| INSTRUCTIONS TO FOLLOW |
Return every line of the listing below word for word, leaving out the pictures.

━━ GIVEN ENTRIES ━━

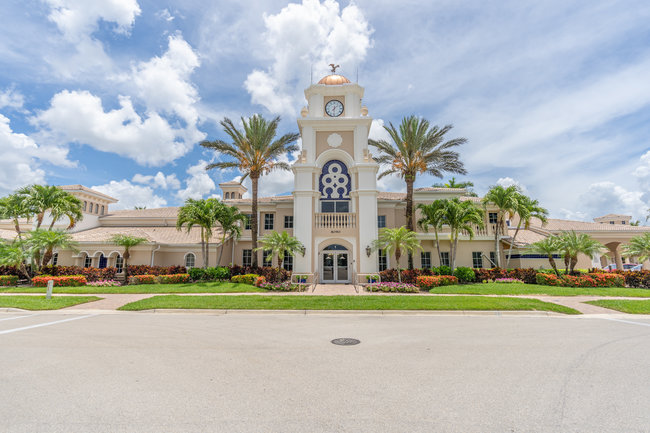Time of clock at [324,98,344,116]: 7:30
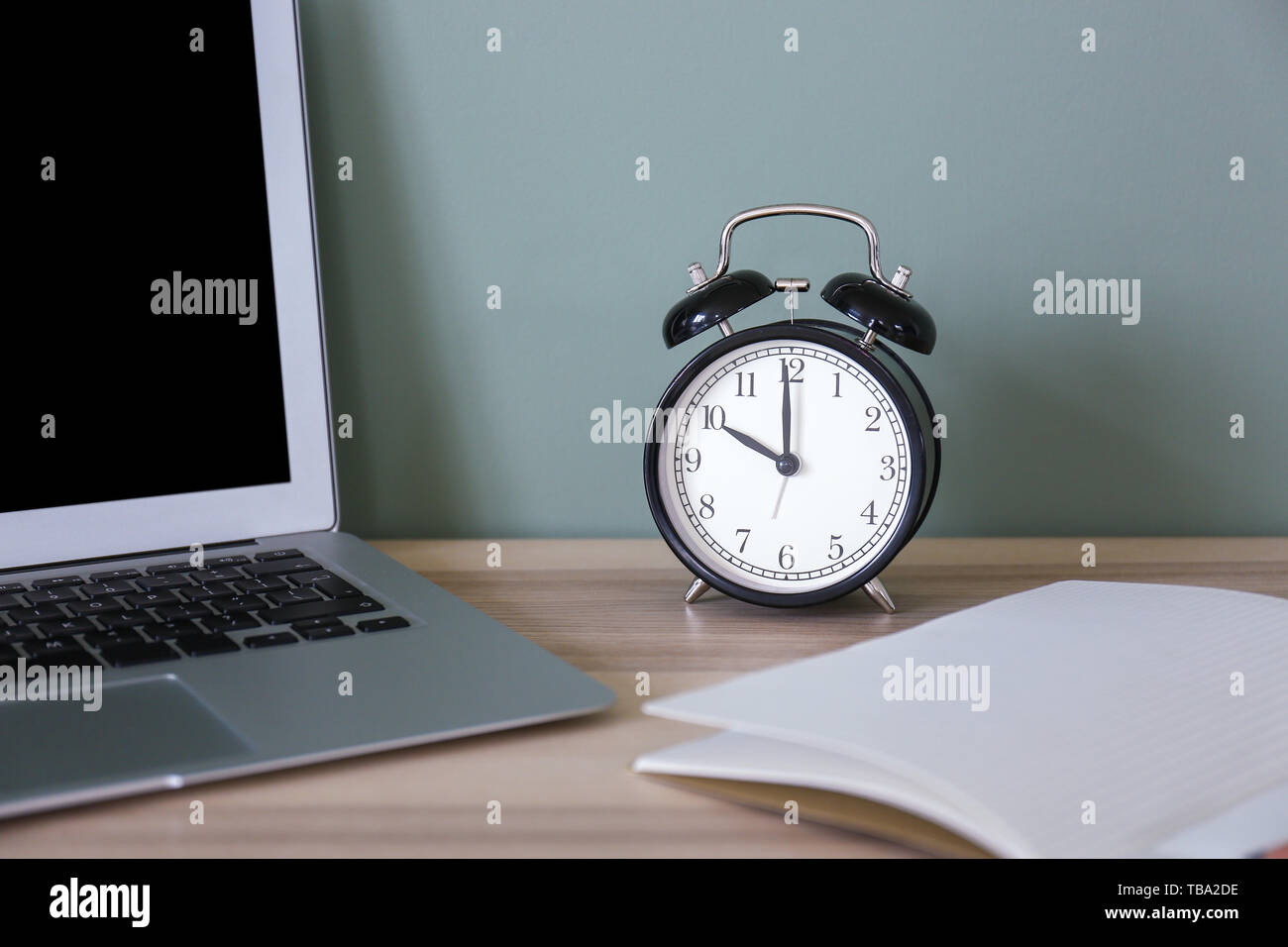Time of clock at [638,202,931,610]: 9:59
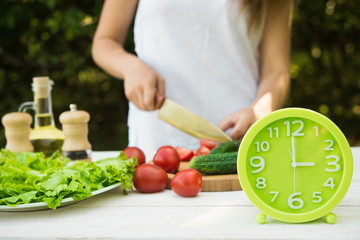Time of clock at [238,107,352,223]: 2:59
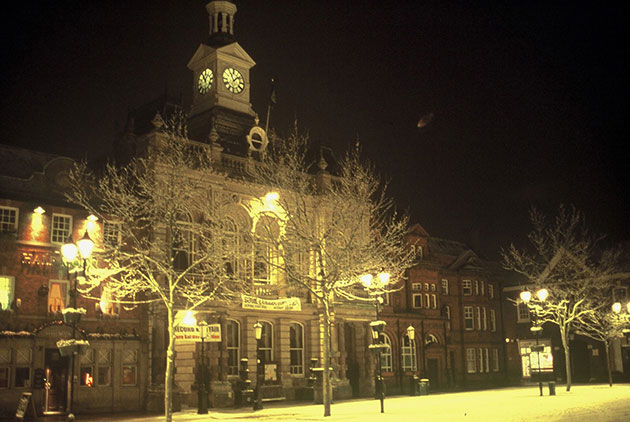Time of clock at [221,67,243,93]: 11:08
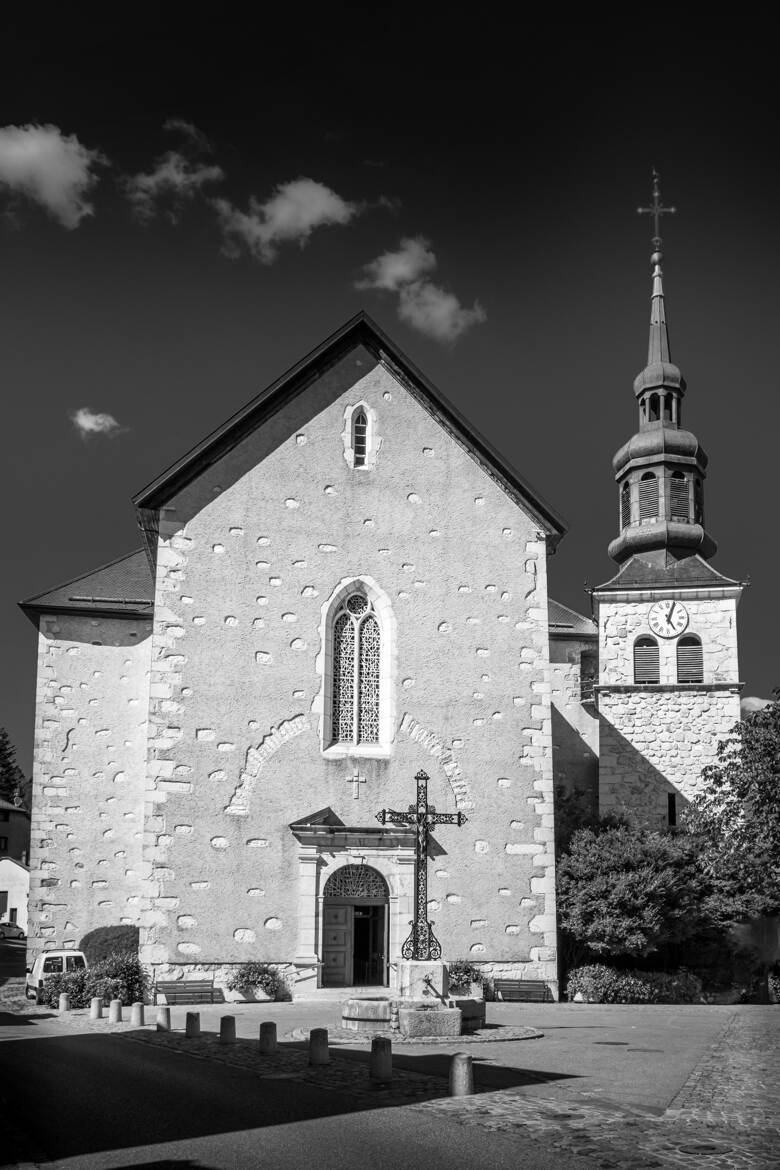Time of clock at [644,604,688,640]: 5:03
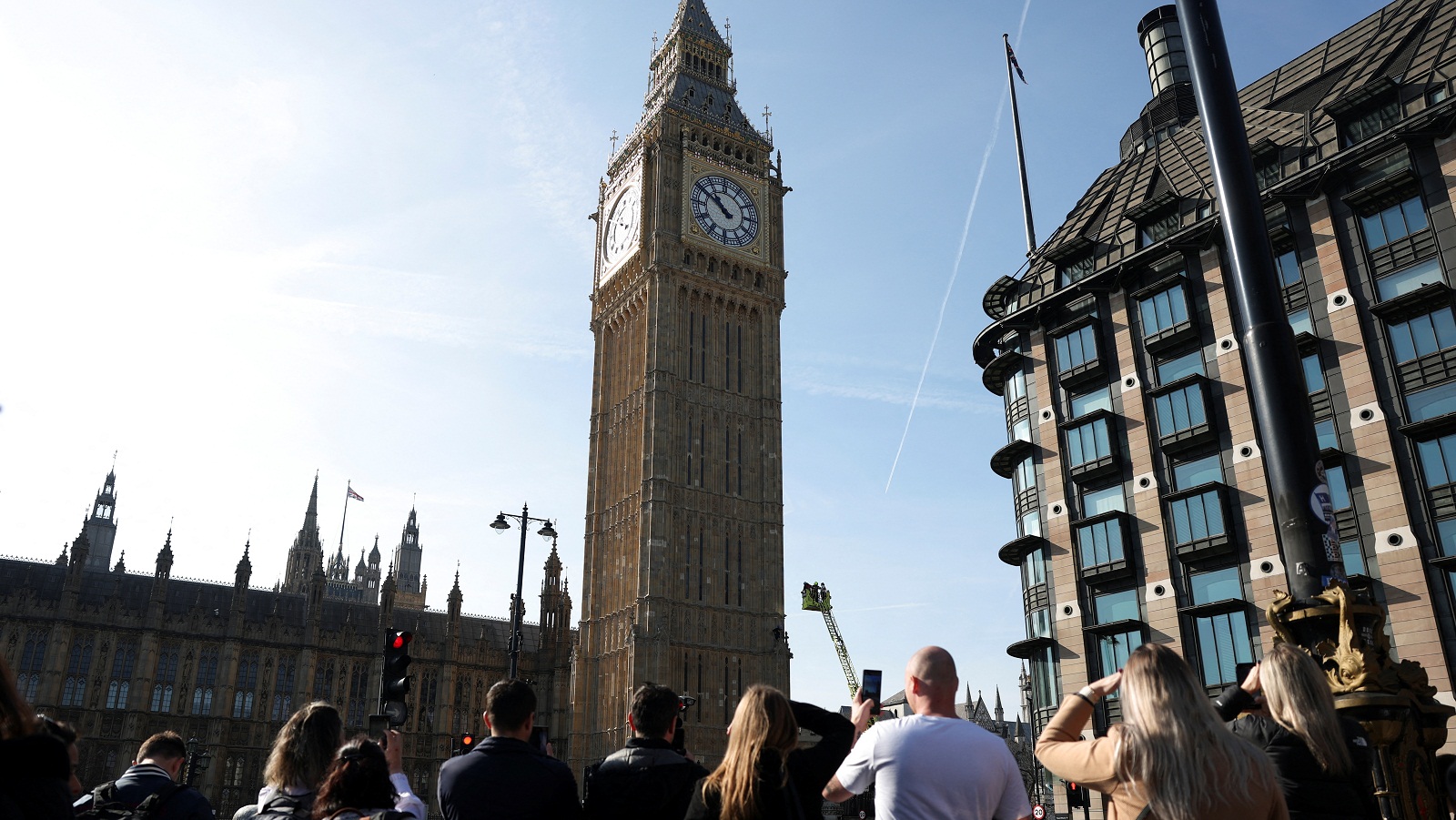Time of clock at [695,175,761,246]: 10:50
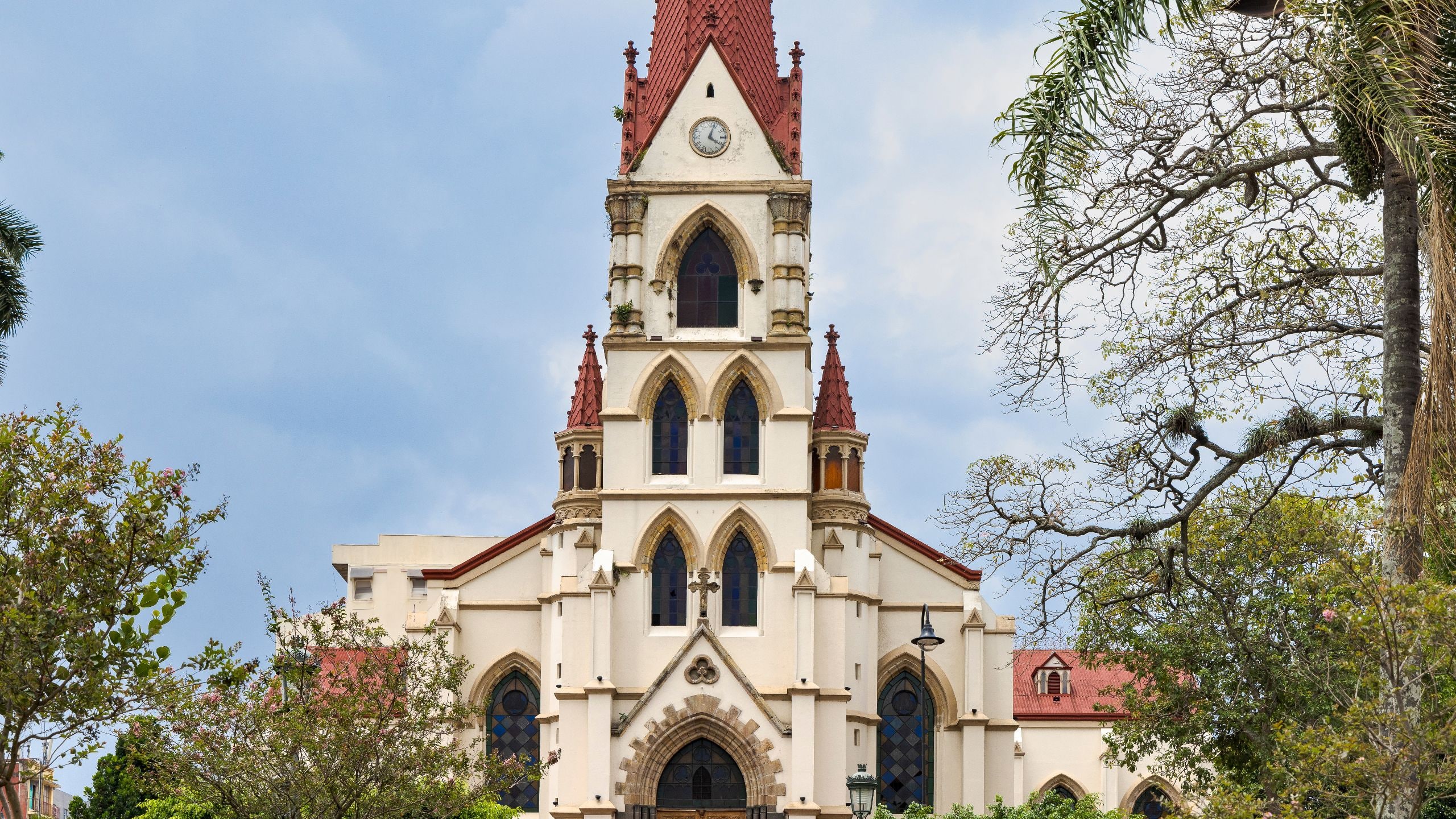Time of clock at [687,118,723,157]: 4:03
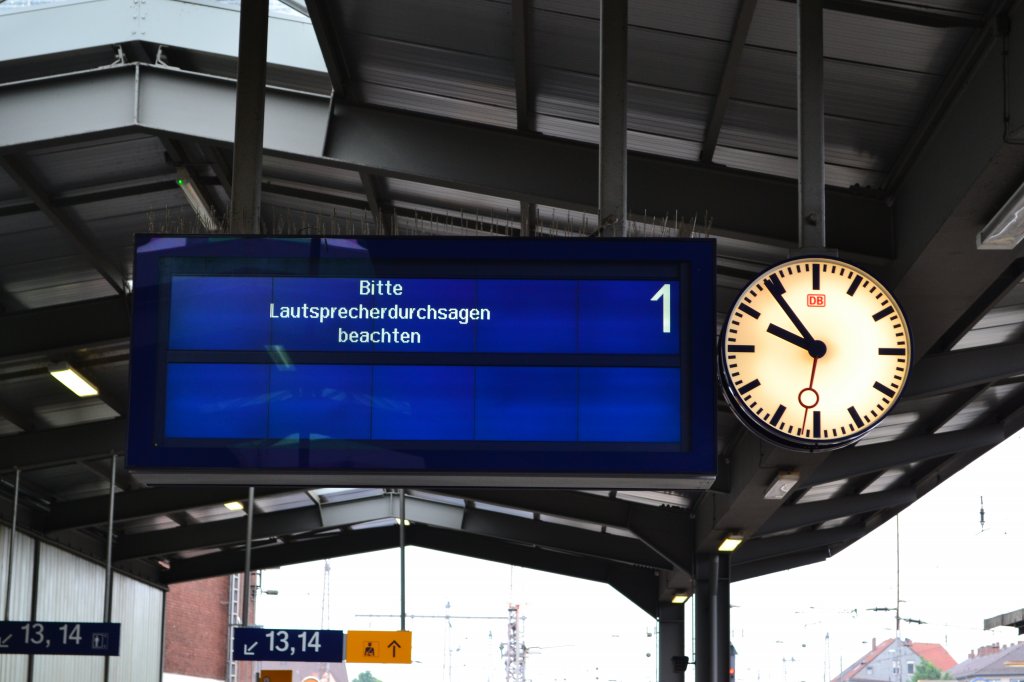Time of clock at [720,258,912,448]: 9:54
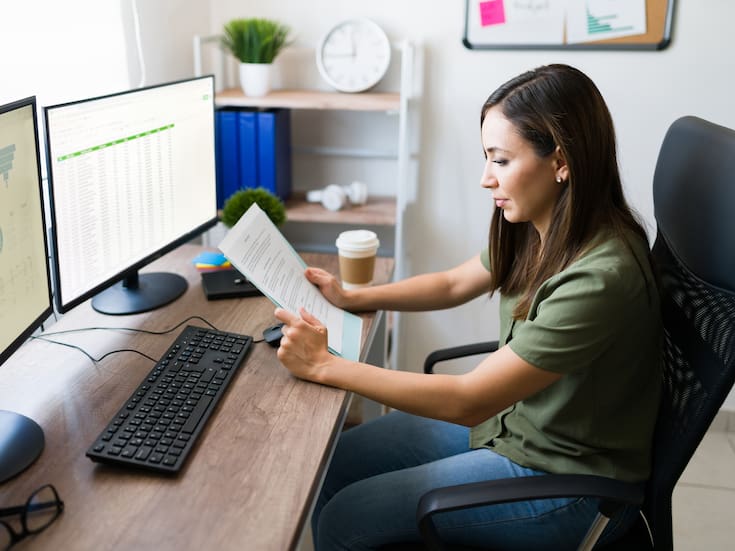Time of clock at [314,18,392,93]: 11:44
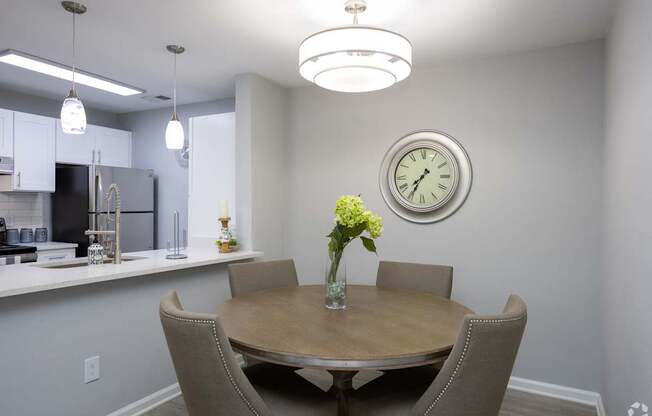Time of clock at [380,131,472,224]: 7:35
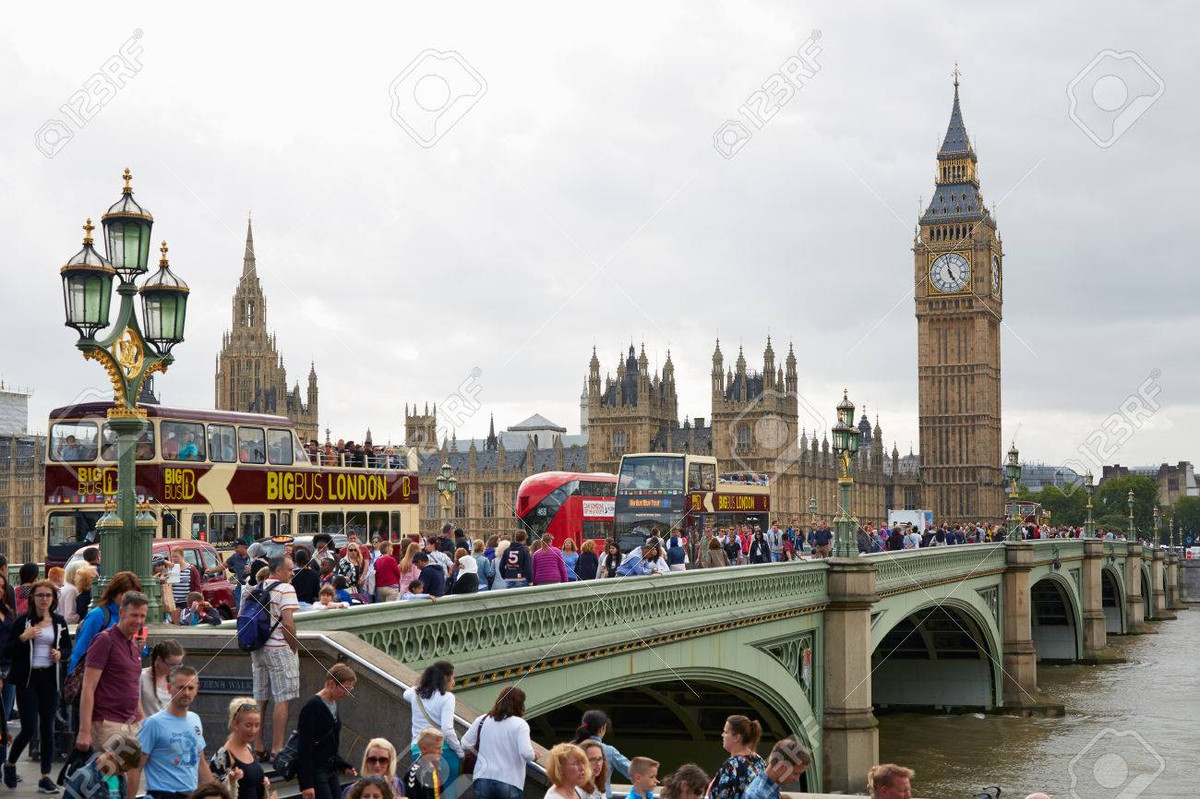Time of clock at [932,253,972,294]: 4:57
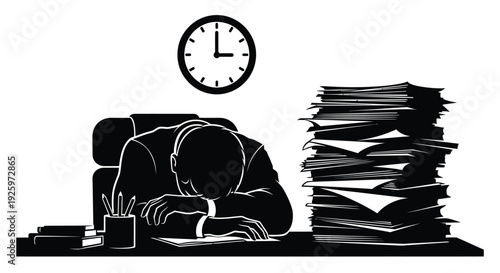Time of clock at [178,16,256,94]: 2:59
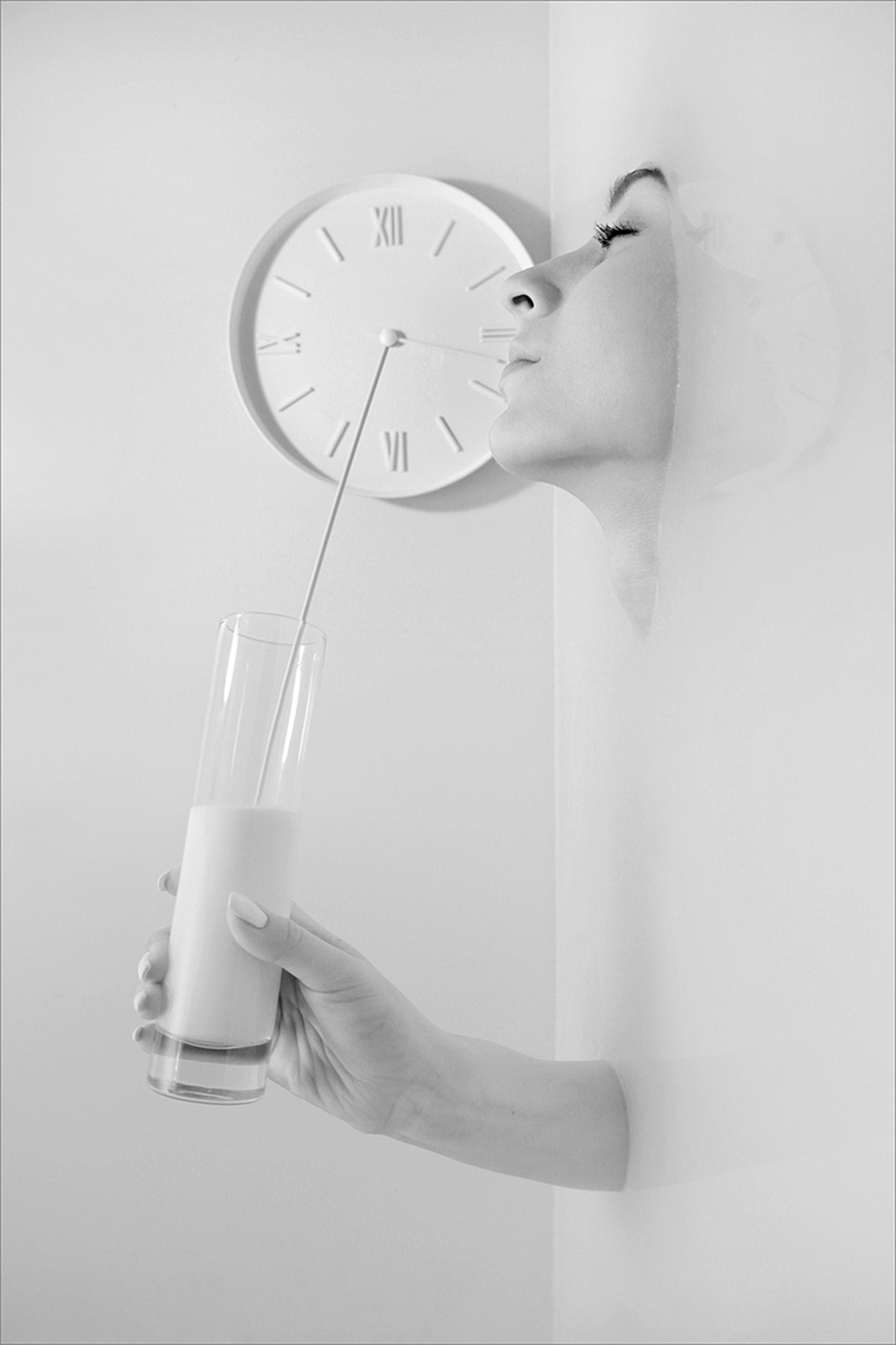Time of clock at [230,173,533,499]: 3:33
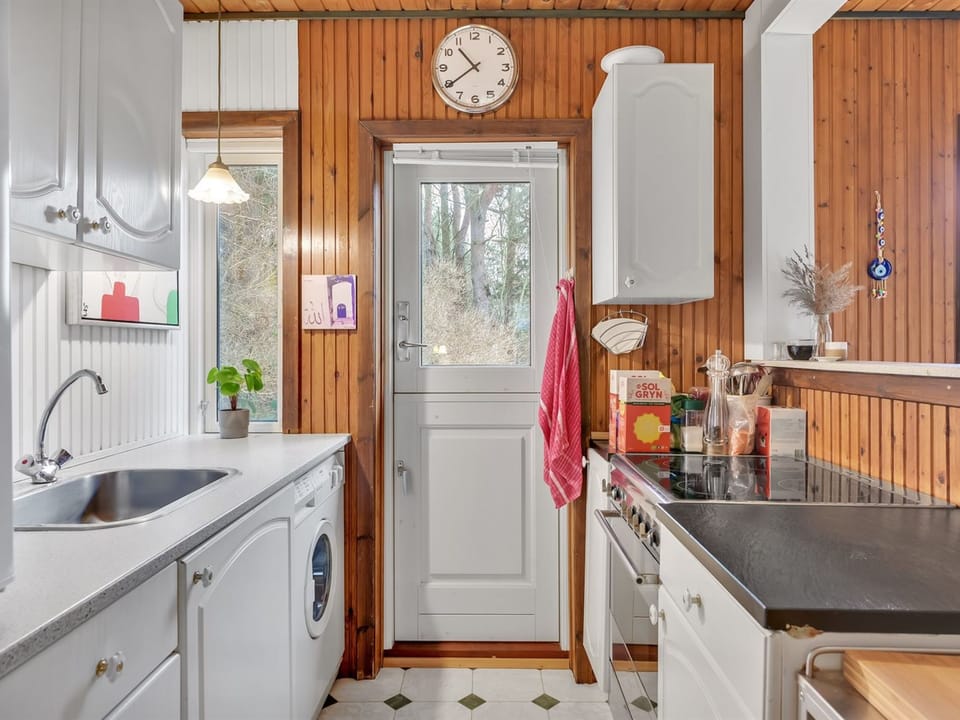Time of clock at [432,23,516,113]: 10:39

━━━

| THE SOLUTION |
Time of clock at [324,98,344,116]: 7:30
Time of clock at [638,202,931,610]: 9:59
Time of clock at [238,107,352,223]: 2:59
Time of clock at [221,67,243,93]: 11:08
Time of clock at [644,604,688,640]: 5:03
Time of clock at [695,175,761,246]: 10:50
Time of clock at [687,118,723,157]: 4:03
Time of clock at [720,258,912,448]: 9:54
Time of clock at [314,18,392,93]: 11:44
Time of clock at [380,131,472,224]: 7:35
Time of clock at [932,253,972,294]: 4:57
Time of clock at [178,16,256,94]: 2:59
Time of clock at [230,173,533,499]: 3:33
Time of clock at [432,23,516,113]: 10:39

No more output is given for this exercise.